Acuerdo pro-identidad

La celebración del Día de la Comunidad casi coincide con el cumpleaños del Acuerdo por la Identidad Leonesa que Díez Llamas impulso hace ahora 14 años y que fue suscrito el 25 de abril del año 2000 por los máximos representantes provinciales del Partido Popular, PSOE y UPL, que entonces representaban a casi el 95 por ciento de los votantes.

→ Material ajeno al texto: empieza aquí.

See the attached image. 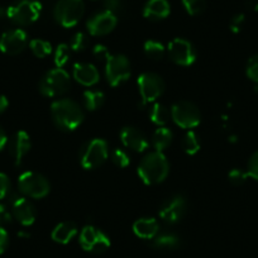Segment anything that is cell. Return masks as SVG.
I'll list each match as a JSON object with an SVG mask.
<instances>
[{"label": "cell", "mask_w": 258, "mask_h": 258, "mask_svg": "<svg viewBox=\"0 0 258 258\" xmlns=\"http://www.w3.org/2000/svg\"><path fill=\"white\" fill-rule=\"evenodd\" d=\"M51 115L54 124L62 131H75L84 121L85 114L80 104L73 99H59L52 103Z\"/></svg>", "instance_id": "6da1fadb"}, {"label": "cell", "mask_w": 258, "mask_h": 258, "mask_svg": "<svg viewBox=\"0 0 258 258\" xmlns=\"http://www.w3.org/2000/svg\"><path fill=\"white\" fill-rule=\"evenodd\" d=\"M170 163L162 152L153 151L147 153L138 166V176L146 185H156L167 177Z\"/></svg>", "instance_id": "7a4b0ae2"}, {"label": "cell", "mask_w": 258, "mask_h": 258, "mask_svg": "<svg viewBox=\"0 0 258 258\" xmlns=\"http://www.w3.org/2000/svg\"><path fill=\"white\" fill-rule=\"evenodd\" d=\"M42 13V4L37 0H18L7 8V18L18 26L34 23Z\"/></svg>", "instance_id": "3957f363"}, {"label": "cell", "mask_w": 258, "mask_h": 258, "mask_svg": "<svg viewBox=\"0 0 258 258\" xmlns=\"http://www.w3.org/2000/svg\"><path fill=\"white\" fill-rule=\"evenodd\" d=\"M85 13L84 0H58L53 9V17L64 28L76 26Z\"/></svg>", "instance_id": "277c9868"}, {"label": "cell", "mask_w": 258, "mask_h": 258, "mask_svg": "<svg viewBox=\"0 0 258 258\" xmlns=\"http://www.w3.org/2000/svg\"><path fill=\"white\" fill-rule=\"evenodd\" d=\"M70 85V75L63 69L56 68L48 71L39 81V91L47 98H56L68 93Z\"/></svg>", "instance_id": "5b68a950"}, {"label": "cell", "mask_w": 258, "mask_h": 258, "mask_svg": "<svg viewBox=\"0 0 258 258\" xmlns=\"http://www.w3.org/2000/svg\"><path fill=\"white\" fill-rule=\"evenodd\" d=\"M109 147L106 141L101 138H94L83 146L80 151L81 166L85 170L98 168L108 160Z\"/></svg>", "instance_id": "8992f818"}, {"label": "cell", "mask_w": 258, "mask_h": 258, "mask_svg": "<svg viewBox=\"0 0 258 258\" xmlns=\"http://www.w3.org/2000/svg\"><path fill=\"white\" fill-rule=\"evenodd\" d=\"M18 187L21 192L32 199H42L47 197L51 190L48 180L41 173L27 171L18 178Z\"/></svg>", "instance_id": "52a82bcc"}, {"label": "cell", "mask_w": 258, "mask_h": 258, "mask_svg": "<svg viewBox=\"0 0 258 258\" xmlns=\"http://www.w3.org/2000/svg\"><path fill=\"white\" fill-rule=\"evenodd\" d=\"M171 118L176 125L183 129L195 128L202 121V114L199 108L187 100H180L171 108Z\"/></svg>", "instance_id": "ba28073f"}, {"label": "cell", "mask_w": 258, "mask_h": 258, "mask_svg": "<svg viewBox=\"0 0 258 258\" xmlns=\"http://www.w3.org/2000/svg\"><path fill=\"white\" fill-rule=\"evenodd\" d=\"M106 80L111 86H119L131 78V62L124 54H109L105 59Z\"/></svg>", "instance_id": "9c48e42d"}, {"label": "cell", "mask_w": 258, "mask_h": 258, "mask_svg": "<svg viewBox=\"0 0 258 258\" xmlns=\"http://www.w3.org/2000/svg\"><path fill=\"white\" fill-rule=\"evenodd\" d=\"M138 89H140L141 98H142V104L153 103L157 100L162 94L165 93L166 84L163 79L158 74L155 73H143L138 78Z\"/></svg>", "instance_id": "30bf717a"}, {"label": "cell", "mask_w": 258, "mask_h": 258, "mask_svg": "<svg viewBox=\"0 0 258 258\" xmlns=\"http://www.w3.org/2000/svg\"><path fill=\"white\" fill-rule=\"evenodd\" d=\"M79 242L83 249L91 253H103L110 247V239L108 235L93 225H86L83 228Z\"/></svg>", "instance_id": "8fae6325"}, {"label": "cell", "mask_w": 258, "mask_h": 258, "mask_svg": "<svg viewBox=\"0 0 258 258\" xmlns=\"http://www.w3.org/2000/svg\"><path fill=\"white\" fill-rule=\"evenodd\" d=\"M168 54L171 61L178 66H190L197 59V51L192 43L185 38H175L168 43Z\"/></svg>", "instance_id": "7c38bea8"}, {"label": "cell", "mask_w": 258, "mask_h": 258, "mask_svg": "<svg viewBox=\"0 0 258 258\" xmlns=\"http://www.w3.org/2000/svg\"><path fill=\"white\" fill-rule=\"evenodd\" d=\"M28 44V36L23 29H11L0 37V51L9 56L22 53Z\"/></svg>", "instance_id": "4fadbf2b"}, {"label": "cell", "mask_w": 258, "mask_h": 258, "mask_svg": "<svg viewBox=\"0 0 258 258\" xmlns=\"http://www.w3.org/2000/svg\"><path fill=\"white\" fill-rule=\"evenodd\" d=\"M186 212H187V200L182 195H175L163 203L160 209V217L168 224H175L185 217Z\"/></svg>", "instance_id": "5bb4252c"}, {"label": "cell", "mask_w": 258, "mask_h": 258, "mask_svg": "<svg viewBox=\"0 0 258 258\" xmlns=\"http://www.w3.org/2000/svg\"><path fill=\"white\" fill-rule=\"evenodd\" d=\"M118 23V17L108 11L95 14L88 21V31L91 36H106L114 31Z\"/></svg>", "instance_id": "9a60e30c"}, {"label": "cell", "mask_w": 258, "mask_h": 258, "mask_svg": "<svg viewBox=\"0 0 258 258\" xmlns=\"http://www.w3.org/2000/svg\"><path fill=\"white\" fill-rule=\"evenodd\" d=\"M13 217L24 227H28L34 223L37 218L36 207L27 198L14 197L12 200Z\"/></svg>", "instance_id": "2e32d148"}, {"label": "cell", "mask_w": 258, "mask_h": 258, "mask_svg": "<svg viewBox=\"0 0 258 258\" xmlns=\"http://www.w3.org/2000/svg\"><path fill=\"white\" fill-rule=\"evenodd\" d=\"M120 140L126 148L136 152H143L150 146L145 133L136 126H124L120 132Z\"/></svg>", "instance_id": "e0dca14e"}, {"label": "cell", "mask_w": 258, "mask_h": 258, "mask_svg": "<svg viewBox=\"0 0 258 258\" xmlns=\"http://www.w3.org/2000/svg\"><path fill=\"white\" fill-rule=\"evenodd\" d=\"M31 147V137H29L28 133L24 132V131L17 132L11 143V153L16 166H21L22 161L26 157L27 153L29 152Z\"/></svg>", "instance_id": "ac0fdd59"}, {"label": "cell", "mask_w": 258, "mask_h": 258, "mask_svg": "<svg viewBox=\"0 0 258 258\" xmlns=\"http://www.w3.org/2000/svg\"><path fill=\"white\" fill-rule=\"evenodd\" d=\"M74 79L84 86H94L100 80V74L98 69L91 63H76L74 66Z\"/></svg>", "instance_id": "d6986e66"}, {"label": "cell", "mask_w": 258, "mask_h": 258, "mask_svg": "<svg viewBox=\"0 0 258 258\" xmlns=\"http://www.w3.org/2000/svg\"><path fill=\"white\" fill-rule=\"evenodd\" d=\"M171 7L167 0H148L143 8L145 18L151 21H160L170 16Z\"/></svg>", "instance_id": "ffe728a7"}, {"label": "cell", "mask_w": 258, "mask_h": 258, "mask_svg": "<svg viewBox=\"0 0 258 258\" xmlns=\"http://www.w3.org/2000/svg\"><path fill=\"white\" fill-rule=\"evenodd\" d=\"M133 232L142 239H153L160 232V224L155 218H141L133 224Z\"/></svg>", "instance_id": "44dd1931"}, {"label": "cell", "mask_w": 258, "mask_h": 258, "mask_svg": "<svg viewBox=\"0 0 258 258\" xmlns=\"http://www.w3.org/2000/svg\"><path fill=\"white\" fill-rule=\"evenodd\" d=\"M78 234V227L74 222H62L52 230V239L61 244H68Z\"/></svg>", "instance_id": "7402d4cb"}, {"label": "cell", "mask_w": 258, "mask_h": 258, "mask_svg": "<svg viewBox=\"0 0 258 258\" xmlns=\"http://www.w3.org/2000/svg\"><path fill=\"white\" fill-rule=\"evenodd\" d=\"M172 140L173 133L171 132V129L166 128V126H158L152 135V145L158 152H162L166 148L170 147Z\"/></svg>", "instance_id": "603a6c76"}, {"label": "cell", "mask_w": 258, "mask_h": 258, "mask_svg": "<svg viewBox=\"0 0 258 258\" xmlns=\"http://www.w3.org/2000/svg\"><path fill=\"white\" fill-rule=\"evenodd\" d=\"M84 105L88 110L95 111L105 103V95L100 90H86L84 93Z\"/></svg>", "instance_id": "cb8c5ba5"}, {"label": "cell", "mask_w": 258, "mask_h": 258, "mask_svg": "<svg viewBox=\"0 0 258 258\" xmlns=\"http://www.w3.org/2000/svg\"><path fill=\"white\" fill-rule=\"evenodd\" d=\"M180 238L172 233H163V234H157V237L153 238V245L160 249H175L180 245Z\"/></svg>", "instance_id": "d4e9b609"}, {"label": "cell", "mask_w": 258, "mask_h": 258, "mask_svg": "<svg viewBox=\"0 0 258 258\" xmlns=\"http://www.w3.org/2000/svg\"><path fill=\"white\" fill-rule=\"evenodd\" d=\"M170 116L171 111L162 104L156 103L150 110V119L152 120V123H155L158 126H163L165 124H167L170 120Z\"/></svg>", "instance_id": "484cf974"}, {"label": "cell", "mask_w": 258, "mask_h": 258, "mask_svg": "<svg viewBox=\"0 0 258 258\" xmlns=\"http://www.w3.org/2000/svg\"><path fill=\"white\" fill-rule=\"evenodd\" d=\"M181 146H182L183 152L187 153V155L190 156L197 155V153L200 151V142L197 133L192 132V131H188V132L183 136Z\"/></svg>", "instance_id": "4316f807"}, {"label": "cell", "mask_w": 258, "mask_h": 258, "mask_svg": "<svg viewBox=\"0 0 258 258\" xmlns=\"http://www.w3.org/2000/svg\"><path fill=\"white\" fill-rule=\"evenodd\" d=\"M145 53L148 58L153 59V61H160L165 56V47L162 43L157 41H147L145 43Z\"/></svg>", "instance_id": "83f0119b"}, {"label": "cell", "mask_w": 258, "mask_h": 258, "mask_svg": "<svg viewBox=\"0 0 258 258\" xmlns=\"http://www.w3.org/2000/svg\"><path fill=\"white\" fill-rule=\"evenodd\" d=\"M29 48L33 52V54L38 58H44L49 56L52 52V46L49 42L43 41V39H32L29 42Z\"/></svg>", "instance_id": "f1b7e54d"}, {"label": "cell", "mask_w": 258, "mask_h": 258, "mask_svg": "<svg viewBox=\"0 0 258 258\" xmlns=\"http://www.w3.org/2000/svg\"><path fill=\"white\" fill-rule=\"evenodd\" d=\"M71 47L66 43H61L57 46L56 51H54V64L58 69H62L64 64L68 63L71 58Z\"/></svg>", "instance_id": "f546056e"}, {"label": "cell", "mask_w": 258, "mask_h": 258, "mask_svg": "<svg viewBox=\"0 0 258 258\" xmlns=\"http://www.w3.org/2000/svg\"><path fill=\"white\" fill-rule=\"evenodd\" d=\"M182 6L187 14L199 16L207 8V0H182Z\"/></svg>", "instance_id": "4dcf8cb0"}, {"label": "cell", "mask_w": 258, "mask_h": 258, "mask_svg": "<svg viewBox=\"0 0 258 258\" xmlns=\"http://www.w3.org/2000/svg\"><path fill=\"white\" fill-rule=\"evenodd\" d=\"M111 161H113L114 165L121 168L126 167L131 163V158H129L128 153L123 150H119V148L111 152Z\"/></svg>", "instance_id": "1f68e13d"}, {"label": "cell", "mask_w": 258, "mask_h": 258, "mask_svg": "<svg viewBox=\"0 0 258 258\" xmlns=\"http://www.w3.org/2000/svg\"><path fill=\"white\" fill-rule=\"evenodd\" d=\"M88 43H89L88 37H86L84 33H81V32H79V33H76L75 36H74V38L71 39L70 47L73 51L81 52L88 47Z\"/></svg>", "instance_id": "d6a6232c"}, {"label": "cell", "mask_w": 258, "mask_h": 258, "mask_svg": "<svg viewBox=\"0 0 258 258\" xmlns=\"http://www.w3.org/2000/svg\"><path fill=\"white\" fill-rule=\"evenodd\" d=\"M249 177L247 172H244L243 170L239 168H234V170L230 171L228 173V178H229V182L234 186H240L247 181V178Z\"/></svg>", "instance_id": "836d02e7"}, {"label": "cell", "mask_w": 258, "mask_h": 258, "mask_svg": "<svg viewBox=\"0 0 258 258\" xmlns=\"http://www.w3.org/2000/svg\"><path fill=\"white\" fill-rule=\"evenodd\" d=\"M245 73L250 80L258 84V54L250 57L247 63V68H245Z\"/></svg>", "instance_id": "e575fe53"}, {"label": "cell", "mask_w": 258, "mask_h": 258, "mask_svg": "<svg viewBox=\"0 0 258 258\" xmlns=\"http://www.w3.org/2000/svg\"><path fill=\"white\" fill-rule=\"evenodd\" d=\"M247 173L249 177L258 181V151L249 157L247 165Z\"/></svg>", "instance_id": "d590c367"}, {"label": "cell", "mask_w": 258, "mask_h": 258, "mask_svg": "<svg viewBox=\"0 0 258 258\" xmlns=\"http://www.w3.org/2000/svg\"><path fill=\"white\" fill-rule=\"evenodd\" d=\"M105 11L110 12L114 16H118L124 11V4L121 0H104Z\"/></svg>", "instance_id": "8d00e7d4"}, {"label": "cell", "mask_w": 258, "mask_h": 258, "mask_svg": "<svg viewBox=\"0 0 258 258\" xmlns=\"http://www.w3.org/2000/svg\"><path fill=\"white\" fill-rule=\"evenodd\" d=\"M11 192V180L6 173L0 172V200L6 199Z\"/></svg>", "instance_id": "74e56055"}, {"label": "cell", "mask_w": 258, "mask_h": 258, "mask_svg": "<svg viewBox=\"0 0 258 258\" xmlns=\"http://www.w3.org/2000/svg\"><path fill=\"white\" fill-rule=\"evenodd\" d=\"M12 222V214L6 205L0 204V227L9 224Z\"/></svg>", "instance_id": "f35d334b"}, {"label": "cell", "mask_w": 258, "mask_h": 258, "mask_svg": "<svg viewBox=\"0 0 258 258\" xmlns=\"http://www.w3.org/2000/svg\"><path fill=\"white\" fill-rule=\"evenodd\" d=\"M9 245V234L4 227H0V254H3Z\"/></svg>", "instance_id": "ab89813d"}, {"label": "cell", "mask_w": 258, "mask_h": 258, "mask_svg": "<svg viewBox=\"0 0 258 258\" xmlns=\"http://www.w3.org/2000/svg\"><path fill=\"white\" fill-rule=\"evenodd\" d=\"M243 23H244V16L243 14H237L235 17H233L232 22H230V29L234 33H238L242 29Z\"/></svg>", "instance_id": "60d3db41"}, {"label": "cell", "mask_w": 258, "mask_h": 258, "mask_svg": "<svg viewBox=\"0 0 258 258\" xmlns=\"http://www.w3.org/2000/svg\"><path fill=\"white\" fill-rule=\"evenodd\" d=\"M109 54H110V53L108 52L106 47L101 46V44H99V46H96L95 48H94V56H96L98 58L106 59V57H108Z\"/></svg>", "instance_id": "b9f144b4"}, {"label": "cell", "mask_w": 258, "mask_h": 258, "mask_svg": "<svg viewBox=\"0 0 258 258\" xmlns=\"http://www.w3.org/2000/svg\"><path fill=\"white\" fill-rule=\"evenodd\" d=\"M7 143H8V137H7V133H6V131H4L2 126H0V151L6 147Z\"/></svg>", "instance_id": "7bdbcfd3"}, {"label": "cell", "mask_w": 258, "mask_h": 258, "mask_svg": "<svg viewBox=\"0 0 258 258\" xmlns=\"http://www.w3.org/2000/svg\"><path fill=\"white\" fill-rule=\"evenodd\" d=\"M8 106H9V101L8 99H7V96L0 95V114L3 113V111H6Z\"/></svg>", "instance_id": "ee69618b"}, {"label": "cell", "mask_w": 258, "mask_h": 258, "mask_svg": "<svg viewBox=\"0 0 258 258\" xmlns=\"http://www.w3.org/2000/svg\"><path fill=\"white\" fill-rule=\"evenodd\" d=\"M4 17H7V8L0 7V18H4Z\"/></svg>", "instance_id": "f6af8a7d"}]
</instances>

El documento planteaba en su primer punto la incorrección que supone aplicar la denominación castellana a referentes geográficos o históricos que se refieran al territorio leonés dado que “en la actual Comunidad conviven dos identidades diferenciadas, la leonesa y la castellana”.

También se apuntaba como errónea la expresión “castellano-leonesa” o “castellano-leonés” como referida a personas o tierras de la Comunidad de Castilla y León y se incidía en que el concepto de “identidad leonesa” no debe circunscribirse a ámbitos políticos o ideológicos sino que se extiende a todo el ámbito social leonés, con independencia de los valores e ideas que defienda cada persona“. Los firmantes también expresaban su ”solidaridad con Castilla y con el resto de pueblos de España por cuanto entendemos que este manifiesto en defensa de la identidad leonesa también lo es de la identidad castellana.